Here are a few things you need to know about nursing toddlers:

  1. It’s uncomfortable. When you nurse an infant, you are meeting their needs and all you have to do is sit there and relax. You can even take a nap if you want! Toddlers pinch, they scratch, they turn their heads and look around. They stand up, they sit down. They’re on, they’re off. Sometimes they bite, both intentionally and not. There is nothing fun about this for mom. No one likes being treated like a bounce house.
  2. They grow up gradually. You don’t come home from the hospital with a 25-pound toddler and start nursing. You bring home a tiny baby that becomes this 25-pound toddler. You make little adjustments to your nursing relationship all along the way to make it work for you both. You still know what they look like when they are sleeping, how they act when they’re tired, and when they need you. To outsiders, your baby might seem big, but when you see those eyelids flutter as they nurse off to sleep, it takes you back to your first nights as their new mom.
  3. You can’t make them do it. Nursing requires engagement by both parties. Latching is not an easy task, which is why so many moms and newborns struggle with getting it right at first. So to say that someone is “making” their child continue to nurse is just absurd. Just like you can’t physically make your child chew and swallow a food they don’t like, you can’t make a child nurse. The power to do so or not is theirs and theirs alone.
  4. They really do need it. (Really.) You hear people say that once a baby has teeth or can eat solid food, they don’t need to nurse. The benefits of nursing go well beyond food, even though breast milk is always nutritionally beneficial. Nursing helps babies and toddlers transition, it provides them comfort, and it helps them calm down when their developing emotions are more than they can handle.
  5. It’s a sacrifice but we do it anyway. Moms who nurse toddlers are sacrificing their personal space, their sleep, their comfort, and at times their dignity. When you see a mom nursing a toddler on a bench at the mall, in the waiting room of a doctor’s office, on a plane or bus, rest assured that she is trying her best to enjoy these last fleeting moments. It’s not easy. It’s not about flaunting anything or showing off. We are just caring for our toddler, who not very long ago, used to be a tiny baby.

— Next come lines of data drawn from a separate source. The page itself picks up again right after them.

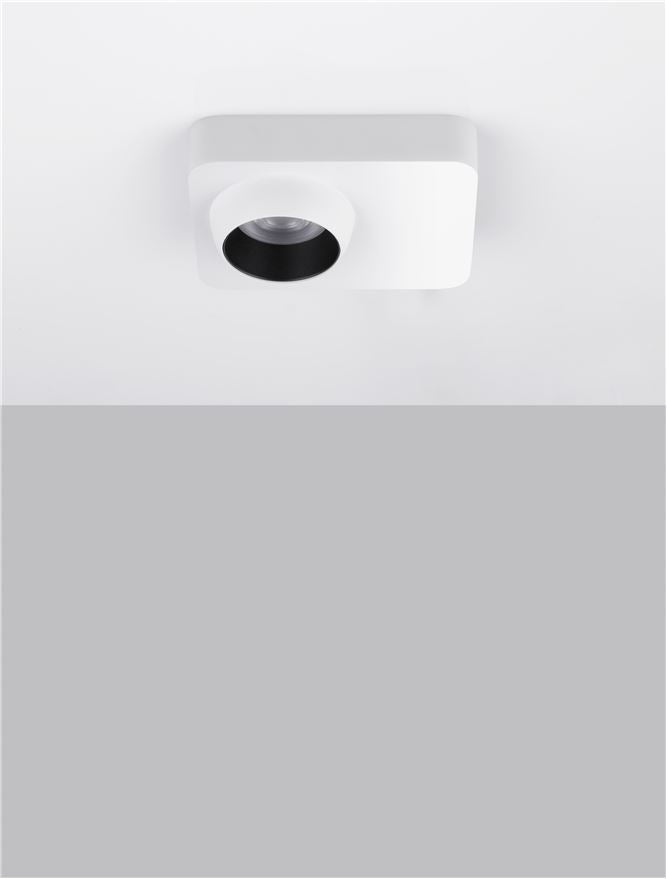 Висящо осветително тяло (пендел) KEDROS LED 9W Матово бял L14 W11 H5см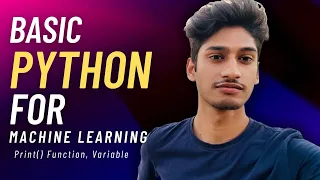 Print Function Variable - Learn basic Python for machine learning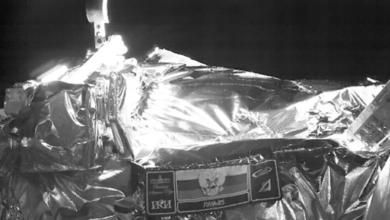 Veja fotos da Lua e da Terra tiradas pela sonda Luna-25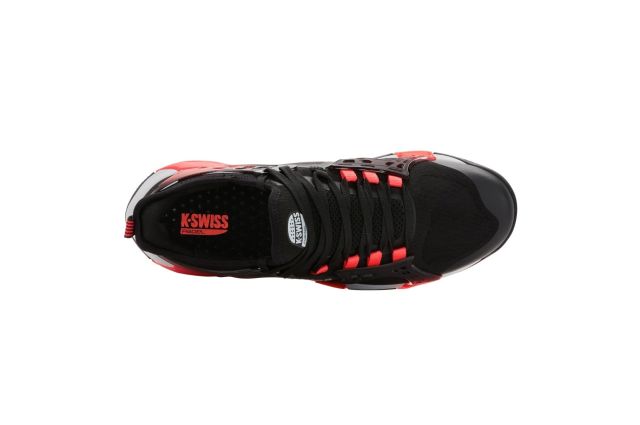 Padelio batai vyr. K-SWISS TURA TEAM PADEL black/red
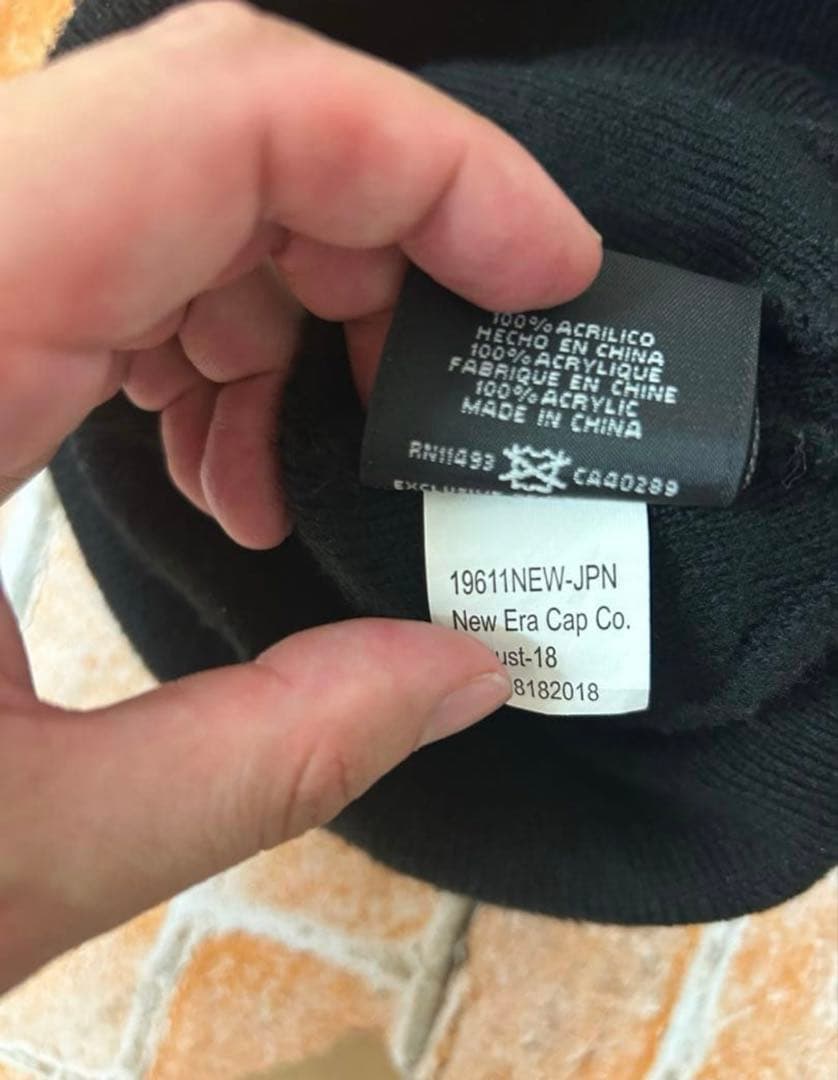 【最終価格】supreme 18aw ボックスロゴ ビーニー　ブラック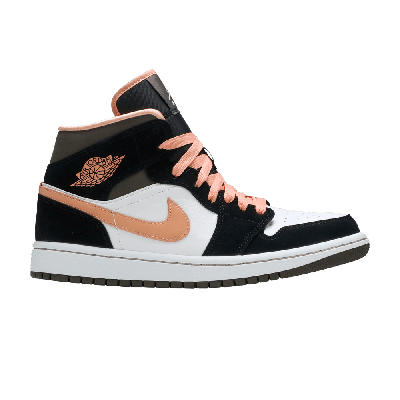 Pre-owned Air Jordan Wmns  1 Mid Se 'peach Mocha' In White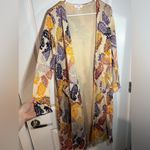 LuLaRoe Sarah Style Paisley Checkered Patterned Pocket Long Cardigan Size Medium Photo 2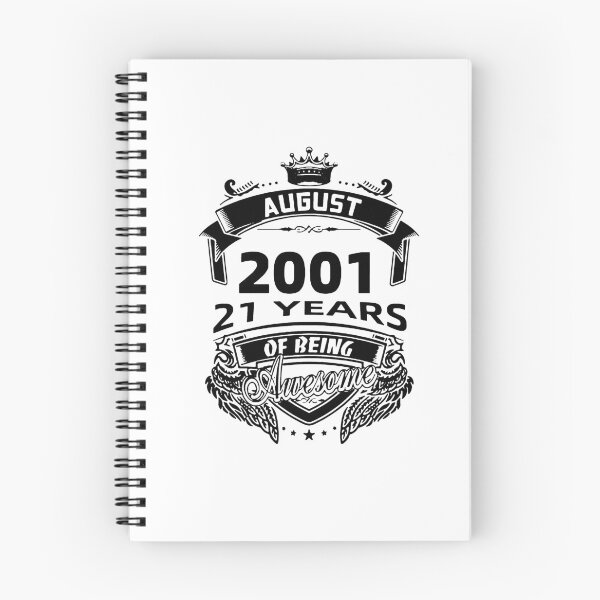 Item preview, Born in August 2001 I am Awesome 21 Years of Being Awesome Birthday Anniversary Gift Idea Holiday Fun Party Premium Apparel Funny Xmas designed and sold by DesignByHeartUK.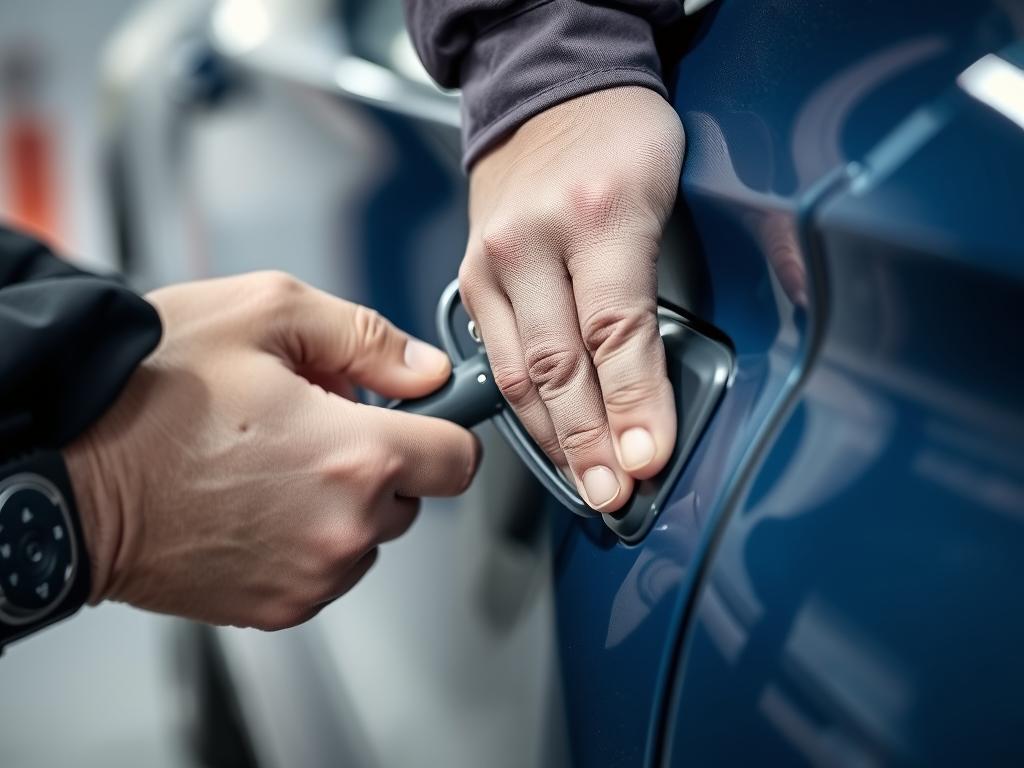 فتح أبواب سيارات بدون خدش بالكويت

People might misunderstand the things they hear nursing moms say, like “I will be so sad when she’s done nursing,” or “I don’t want him to wean yet!” or simply, “She’s growing up too fast!” But just like any other stage of life, we find the good, the blissful, even, in things we once found difficult.

Nursing is so hard. You won’t find a mom anywhere who hasn’t groaned, “Already?” at a crying baby in the midst of a growth spurt. But just like any other life stage, you find a way to get through it, and even find parts you love, and when it’s over, it’s bittersweet, even when it was the hardest thing you ever did.

Erin Burt is a freelance writer and mom of three who struggled to nurse her oldest and is enjoying every last session with her youngest. She lives in Queensbury, New York.